▶ [TAREFAS DO EXERCÍCIO]:
A) Segundo o trecho, o que acontece com o número de membros dos sindicatos na maioria dos países?
B) Edite a passagem do trecho que vai de "Sob a égide" até "fundos de investimento.", substituindo "moinho" por "circuito".
C) As afirmações abaixo concordam com o trecho? Responda sim ou não a cada uma, citando literalmente as palavras do trecho que decidem a questão. (i) O rendimento das aplicações financeiras a curto prazo é maior que o das aplicações a longo prazo. (ii) Quem decide as fusões é o "management" das empresas de produção. (iii) Os sindicatos ampliam o acompanhamento de seus membros.

▶ [TRECHO SELECIONADO]:
★ ★ ★ ★ ★ ★ ★
Por isso os grandes bancos se fundem não só mais rapidamente e
em maiores proporções do que outros empreendimentos, mas
também assumem a liderança na concentração do capital como um
todo. A fusão estratégica do capital real é subordinada à
fusão estratégica do capital fictício, pois o rendimento das
aplicações financeiras a curto prazo é maior e mais fácil de
obter que o rendimento de aplicações a longo prazo, destinadas
à produção real.
Sob a égide dos grandes fundos de investimento, esses novos
bancos direcionam todo o processo das fusões não mais segundo
as expectativas dos mercados de mercadorias, mas dos mercados
financeiros. Isso significa que empresas inteiras são
incorporadas sem que se respeitem as perspectivas de sua
atividade real, sendo "exploradas" para elevar o custo
de certas ações e, assim, canalizar o excedente de liquidez
para o moinho dos mercados financeiros, que se fecham sobre si
mesmos. Quem se fundirá com quem é determinado, em última
instância, não pelo "management" das empresas de
produção, segundo seus próprios objetivos, mas pelo
"management" dos bancos e dos fundos de investimento.
Os sindicatos são impotentes contra esse desenvolvimento, pois
não dispõem mais de um objetivo estratégico próprio e sua
crítica social está esgotada. Além de praticamente afastarem
de seu campo de visão o conjunto dos desempregados, eles nada
podem contra o novo fenômeno dos pretensos pequenos empresários
(surgidos com o "outsourcing") na periferia das
megaempresas. Na maioria dos países, como resultado, o número
de seus membros decai drasticamente.
O raio de ação sindical restringe-se cada vez mais ao pessoal
especializado, em via de extinção, de grandes empresas
altamente concentradas e globalizadas. E, assim, não lhes resta
senão imitar em espelho a dupla tendência à autodestruição
de sua contraparte social: a exemplo do grande capital, eles se
tornam cada vez mais delgados e maiores.
De um lado, os sindicatos reduzem o acompanhamento e o
aconselhamento de seus membros. De outro, essas organizações de
tal forma "desbastadas" se fundem, para além das
categorias profissionais, em novas unidades. Beira o ridículo a
maneira como o processo de concentração do capital repete-se na
esfera dos sindicatos: primeiro, os grandes engolem os pequenos,
depois, aqueles se fundem entre si. Paralelamente às
megaempresas e aos megabancos, surgem também os megasindicatos.
★ ★ ★ ★ ★ ★ ★
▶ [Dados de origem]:
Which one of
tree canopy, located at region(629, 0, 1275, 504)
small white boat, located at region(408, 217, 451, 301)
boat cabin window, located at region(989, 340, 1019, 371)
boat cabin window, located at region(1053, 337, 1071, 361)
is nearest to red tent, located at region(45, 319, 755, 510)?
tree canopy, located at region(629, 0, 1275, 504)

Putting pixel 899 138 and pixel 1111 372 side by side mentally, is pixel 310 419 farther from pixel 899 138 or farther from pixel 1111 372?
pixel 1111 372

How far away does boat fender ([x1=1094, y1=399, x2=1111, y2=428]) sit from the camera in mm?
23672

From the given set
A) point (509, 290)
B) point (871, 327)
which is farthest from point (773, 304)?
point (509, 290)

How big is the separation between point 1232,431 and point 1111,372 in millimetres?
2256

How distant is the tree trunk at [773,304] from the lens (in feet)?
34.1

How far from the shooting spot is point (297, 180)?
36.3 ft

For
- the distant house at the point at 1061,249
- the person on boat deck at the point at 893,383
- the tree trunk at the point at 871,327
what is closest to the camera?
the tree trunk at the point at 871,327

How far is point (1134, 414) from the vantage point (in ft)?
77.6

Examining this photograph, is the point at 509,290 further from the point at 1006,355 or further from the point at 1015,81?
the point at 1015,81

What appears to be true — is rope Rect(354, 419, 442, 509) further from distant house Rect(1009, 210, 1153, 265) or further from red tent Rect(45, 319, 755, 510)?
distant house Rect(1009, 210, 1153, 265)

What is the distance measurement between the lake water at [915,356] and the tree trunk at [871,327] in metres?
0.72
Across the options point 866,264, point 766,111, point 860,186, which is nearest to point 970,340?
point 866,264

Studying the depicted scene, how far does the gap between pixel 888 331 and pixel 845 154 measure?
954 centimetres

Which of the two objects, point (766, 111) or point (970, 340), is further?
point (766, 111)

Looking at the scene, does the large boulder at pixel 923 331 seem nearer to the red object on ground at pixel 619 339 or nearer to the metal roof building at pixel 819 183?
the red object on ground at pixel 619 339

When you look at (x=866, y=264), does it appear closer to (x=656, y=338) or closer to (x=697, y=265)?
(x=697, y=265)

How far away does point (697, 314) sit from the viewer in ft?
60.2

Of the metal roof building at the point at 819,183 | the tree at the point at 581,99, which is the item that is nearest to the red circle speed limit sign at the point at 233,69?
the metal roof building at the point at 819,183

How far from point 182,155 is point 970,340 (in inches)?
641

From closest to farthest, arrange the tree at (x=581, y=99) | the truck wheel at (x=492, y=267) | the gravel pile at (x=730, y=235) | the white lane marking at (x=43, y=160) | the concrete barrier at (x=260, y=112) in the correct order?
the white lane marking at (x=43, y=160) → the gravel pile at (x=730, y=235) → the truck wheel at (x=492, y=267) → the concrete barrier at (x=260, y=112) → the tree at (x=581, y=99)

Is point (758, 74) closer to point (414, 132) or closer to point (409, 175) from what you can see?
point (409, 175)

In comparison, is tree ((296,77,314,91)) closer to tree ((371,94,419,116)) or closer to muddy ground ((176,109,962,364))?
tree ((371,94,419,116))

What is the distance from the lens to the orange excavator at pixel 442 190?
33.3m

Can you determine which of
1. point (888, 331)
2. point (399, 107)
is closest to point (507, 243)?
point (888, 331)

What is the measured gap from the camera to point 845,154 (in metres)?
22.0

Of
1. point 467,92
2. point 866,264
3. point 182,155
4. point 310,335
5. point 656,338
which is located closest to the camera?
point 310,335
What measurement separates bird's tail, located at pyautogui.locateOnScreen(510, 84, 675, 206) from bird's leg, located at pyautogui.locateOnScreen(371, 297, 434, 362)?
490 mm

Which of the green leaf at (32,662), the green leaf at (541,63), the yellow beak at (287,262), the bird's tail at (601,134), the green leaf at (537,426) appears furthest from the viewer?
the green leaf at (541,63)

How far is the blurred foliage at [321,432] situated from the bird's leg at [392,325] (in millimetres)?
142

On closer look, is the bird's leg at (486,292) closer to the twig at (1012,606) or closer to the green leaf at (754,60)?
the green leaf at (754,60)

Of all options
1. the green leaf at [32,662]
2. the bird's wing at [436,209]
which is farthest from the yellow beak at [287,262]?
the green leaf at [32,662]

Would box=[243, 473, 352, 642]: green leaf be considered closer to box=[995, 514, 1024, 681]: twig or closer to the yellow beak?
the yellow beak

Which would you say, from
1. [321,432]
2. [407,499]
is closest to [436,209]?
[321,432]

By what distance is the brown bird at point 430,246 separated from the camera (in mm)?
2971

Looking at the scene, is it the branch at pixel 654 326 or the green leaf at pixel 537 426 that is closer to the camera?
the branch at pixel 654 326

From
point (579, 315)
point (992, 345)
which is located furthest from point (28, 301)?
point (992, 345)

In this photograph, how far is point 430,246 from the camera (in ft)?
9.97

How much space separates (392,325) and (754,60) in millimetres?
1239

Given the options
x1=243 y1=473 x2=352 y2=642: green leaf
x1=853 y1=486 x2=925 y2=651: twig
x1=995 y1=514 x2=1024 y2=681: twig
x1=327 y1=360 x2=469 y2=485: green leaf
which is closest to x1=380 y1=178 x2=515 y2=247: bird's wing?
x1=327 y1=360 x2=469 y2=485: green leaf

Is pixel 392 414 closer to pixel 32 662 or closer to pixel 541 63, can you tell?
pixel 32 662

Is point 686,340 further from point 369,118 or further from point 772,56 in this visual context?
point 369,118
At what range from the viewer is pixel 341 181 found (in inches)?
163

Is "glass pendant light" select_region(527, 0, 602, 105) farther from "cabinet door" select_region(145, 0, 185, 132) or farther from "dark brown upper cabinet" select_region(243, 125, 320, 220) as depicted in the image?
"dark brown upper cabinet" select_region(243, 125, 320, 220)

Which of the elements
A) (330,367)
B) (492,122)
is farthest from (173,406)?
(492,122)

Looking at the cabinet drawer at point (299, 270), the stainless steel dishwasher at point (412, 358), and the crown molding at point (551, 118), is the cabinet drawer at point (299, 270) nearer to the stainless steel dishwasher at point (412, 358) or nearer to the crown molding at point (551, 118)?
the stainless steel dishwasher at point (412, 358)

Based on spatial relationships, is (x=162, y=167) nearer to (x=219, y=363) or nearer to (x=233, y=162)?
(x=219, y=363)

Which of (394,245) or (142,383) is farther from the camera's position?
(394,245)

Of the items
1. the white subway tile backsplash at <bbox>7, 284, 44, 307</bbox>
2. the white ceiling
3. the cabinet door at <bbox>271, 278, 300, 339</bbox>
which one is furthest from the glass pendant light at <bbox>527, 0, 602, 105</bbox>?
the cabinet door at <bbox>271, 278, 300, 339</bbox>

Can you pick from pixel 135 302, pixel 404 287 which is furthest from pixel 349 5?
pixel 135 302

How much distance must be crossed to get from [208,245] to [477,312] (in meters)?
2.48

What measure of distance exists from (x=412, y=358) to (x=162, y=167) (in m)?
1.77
★ ★ ★ ★ ★ ★ ★
▶ [RESPOSTAS POR TAREFA]:
A) Decai drasticamente.

B)
Sob a égide dos grandes fundos de investimento, esses novos
bancos direcionam todo o processo das fusões não mais segundo
as expectativas dos mercados de mercadorias, mas dos mercados
financeiros. Isso significa que empresas inteiras são
incorporadas sem que se respeitem as perspectivas de sua
atividade real, sendo "exploradas" para elevar o custo
de certas ações e, assim, canalizar o excedente de liquidez
para o circuito dos mercados financeiros, que se fecham sobre si
mesmos. Quem se fundirá com quem é determinado, em última
instância, não pelo "management" das empresas de
produção, segundo seus próprios objetivos, mas pelo
"management" dos bancos e dos fundos de investimento.

C)
(i) Sim: «o rendimento das aplicações financeiras a curto prazo é maior e mais fácil de obter que o rendimento de aplicações a longo prazo»
(ii) Não: «não pelo "management" das empresas de produção, segundo seus próprios objetivos, mas pelo "management" dos bancos e dos fundos de investimento»
(iii) Não: «os sindicatos reduzem o acompanhamento e o aconselhamento de seus membros»